Median c-hat v Bootstrapping GOF

questions concerning analysis/theory using program MARK

Median c-hat v Bootstrapping GOF

Postby Matt Stevens » Tue Jun 16, 2009 5:33 pm

Hi all,

I'm attempting survival modeling for a whole suite of African passerine species using MARK (using retrap only data). Some of the species have few retraps, others many. My problem lies with the GOF tests, in that for species with few retraps I'm getting decent c-hats (i.e. <3 using Bootstrapping) but species with more data produce c-hats >4. That in itself doesn't concern me too much but if I run GOF tests using the median c approach, my c-hats very rarely resemble those obtained using the bootstrapping method. e.g. for one species, testing a very basic s(.)p(.) model I get c-hat of 7.02 using bootstrapping but 1.19 using median c!
I've generally been running the median c method using 1-3 as the min and max bounds.
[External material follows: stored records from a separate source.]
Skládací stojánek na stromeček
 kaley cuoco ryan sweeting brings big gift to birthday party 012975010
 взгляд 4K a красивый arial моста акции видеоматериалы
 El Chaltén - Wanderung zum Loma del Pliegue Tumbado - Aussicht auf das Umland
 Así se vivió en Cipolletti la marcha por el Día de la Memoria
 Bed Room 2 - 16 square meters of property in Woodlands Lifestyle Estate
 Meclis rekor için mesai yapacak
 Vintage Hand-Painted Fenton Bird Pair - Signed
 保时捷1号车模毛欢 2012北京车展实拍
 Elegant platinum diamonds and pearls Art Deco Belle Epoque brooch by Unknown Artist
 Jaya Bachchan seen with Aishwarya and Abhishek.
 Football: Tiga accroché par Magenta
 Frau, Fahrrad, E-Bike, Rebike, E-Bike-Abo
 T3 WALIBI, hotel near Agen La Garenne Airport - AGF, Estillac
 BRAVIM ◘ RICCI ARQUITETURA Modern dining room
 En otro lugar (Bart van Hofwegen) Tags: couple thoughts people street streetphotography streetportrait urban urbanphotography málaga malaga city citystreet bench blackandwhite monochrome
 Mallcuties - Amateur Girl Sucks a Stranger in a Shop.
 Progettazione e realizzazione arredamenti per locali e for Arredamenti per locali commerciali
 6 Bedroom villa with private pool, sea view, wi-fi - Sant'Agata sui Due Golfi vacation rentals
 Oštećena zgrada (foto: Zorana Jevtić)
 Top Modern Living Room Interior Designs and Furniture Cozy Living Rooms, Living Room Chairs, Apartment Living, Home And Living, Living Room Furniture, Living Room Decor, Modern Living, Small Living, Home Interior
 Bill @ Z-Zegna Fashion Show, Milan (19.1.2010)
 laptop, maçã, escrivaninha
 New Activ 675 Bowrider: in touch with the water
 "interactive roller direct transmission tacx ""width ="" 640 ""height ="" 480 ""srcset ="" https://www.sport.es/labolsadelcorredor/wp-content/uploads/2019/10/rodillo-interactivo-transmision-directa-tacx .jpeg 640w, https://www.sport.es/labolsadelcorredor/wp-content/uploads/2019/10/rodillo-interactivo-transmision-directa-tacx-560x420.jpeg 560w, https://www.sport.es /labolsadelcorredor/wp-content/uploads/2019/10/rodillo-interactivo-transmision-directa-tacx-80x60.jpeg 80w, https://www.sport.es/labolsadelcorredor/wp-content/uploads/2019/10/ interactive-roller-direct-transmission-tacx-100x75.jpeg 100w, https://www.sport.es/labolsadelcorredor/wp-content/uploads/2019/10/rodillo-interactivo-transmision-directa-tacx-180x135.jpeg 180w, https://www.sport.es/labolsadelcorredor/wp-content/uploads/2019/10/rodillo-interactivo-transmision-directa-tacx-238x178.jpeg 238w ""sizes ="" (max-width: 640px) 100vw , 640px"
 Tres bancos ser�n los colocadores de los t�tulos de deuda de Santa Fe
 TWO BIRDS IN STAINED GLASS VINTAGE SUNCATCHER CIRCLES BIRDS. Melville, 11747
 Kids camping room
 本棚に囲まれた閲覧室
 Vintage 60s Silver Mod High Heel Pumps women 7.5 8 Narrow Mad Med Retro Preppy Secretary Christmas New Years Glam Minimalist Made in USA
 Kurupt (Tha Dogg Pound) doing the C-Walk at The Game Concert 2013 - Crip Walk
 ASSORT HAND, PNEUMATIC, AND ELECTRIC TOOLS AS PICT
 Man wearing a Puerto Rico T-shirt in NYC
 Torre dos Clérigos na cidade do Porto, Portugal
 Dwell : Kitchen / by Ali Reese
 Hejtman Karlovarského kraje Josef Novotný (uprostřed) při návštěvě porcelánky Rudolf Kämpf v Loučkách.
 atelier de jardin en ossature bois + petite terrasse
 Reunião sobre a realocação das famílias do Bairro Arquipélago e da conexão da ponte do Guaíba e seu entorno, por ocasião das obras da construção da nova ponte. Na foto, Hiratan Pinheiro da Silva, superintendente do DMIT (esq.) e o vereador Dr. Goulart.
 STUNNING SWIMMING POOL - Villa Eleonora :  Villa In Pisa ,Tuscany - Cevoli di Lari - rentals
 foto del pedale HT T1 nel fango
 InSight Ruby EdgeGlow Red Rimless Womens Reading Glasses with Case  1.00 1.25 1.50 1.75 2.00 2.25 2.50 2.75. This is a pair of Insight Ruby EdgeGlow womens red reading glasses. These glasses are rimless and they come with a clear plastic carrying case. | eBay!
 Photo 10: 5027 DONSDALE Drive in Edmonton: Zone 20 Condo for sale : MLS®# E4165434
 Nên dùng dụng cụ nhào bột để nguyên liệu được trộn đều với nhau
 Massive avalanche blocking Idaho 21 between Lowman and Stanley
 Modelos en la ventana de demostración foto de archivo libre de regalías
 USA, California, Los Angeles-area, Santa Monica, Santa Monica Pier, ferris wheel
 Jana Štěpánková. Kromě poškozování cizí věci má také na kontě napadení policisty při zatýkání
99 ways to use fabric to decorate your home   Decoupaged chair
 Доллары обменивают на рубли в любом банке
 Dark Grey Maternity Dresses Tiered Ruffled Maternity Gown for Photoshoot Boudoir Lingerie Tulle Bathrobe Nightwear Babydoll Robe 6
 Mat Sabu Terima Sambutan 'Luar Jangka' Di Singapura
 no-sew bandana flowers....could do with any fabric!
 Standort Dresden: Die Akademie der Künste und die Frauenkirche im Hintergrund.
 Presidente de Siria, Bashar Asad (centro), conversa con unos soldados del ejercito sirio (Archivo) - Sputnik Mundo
I've RTFM many times now and assessed and re-assessed my data but still can't resolve this. Any thoughts would be very welcome.

Cheers,

Matt
Matt Stevens
 
Posts: 2
Joined: Sat Feb 10, 2007 9:39 am
Location: Univ St. Andrews, Scotland & APLORI, Nigeria

Re: Median c-hat v Bootstrapping GOF

Postby cooch » Tue Jun 16, 2009 6:25 pm

Matt Stevens wrote:Hi all,

I'm attempting survival modeling for a whole suite of African passerine species using MARK (using retrap only data). Some of the species have few retraps, others many. My problem lies with the GOF tests, in that for species with few retraps I'm getting decent c-hats (i.e. <3 using Bootstrapping) but species with more data produce c-hats >4. That in itself doesn't concern me too much but if I run GOF tests using the median c approach, my c-hats very rarely resemble those obtained using the bootstrapping method. e.g. for one species, testing a very basic s(.)p(.) model I get c-hat of 7.02 using bootstrapping but 1.19 using median c!
I've generally been running the median c method using 1-3 as the min and max bounds.

I've RTFM many times now and assessed and re-assessed my data but still can't resolve this. Any thoughts would be very welcome.

Cheers,

Matt


1. don't bother with bootstrap. Use either RELEASE (if your general model is fully time-dependent) or the median c-hat (for that model and anything else).

2. you need only run the GOF on the most general model in the candidate set of approximating models.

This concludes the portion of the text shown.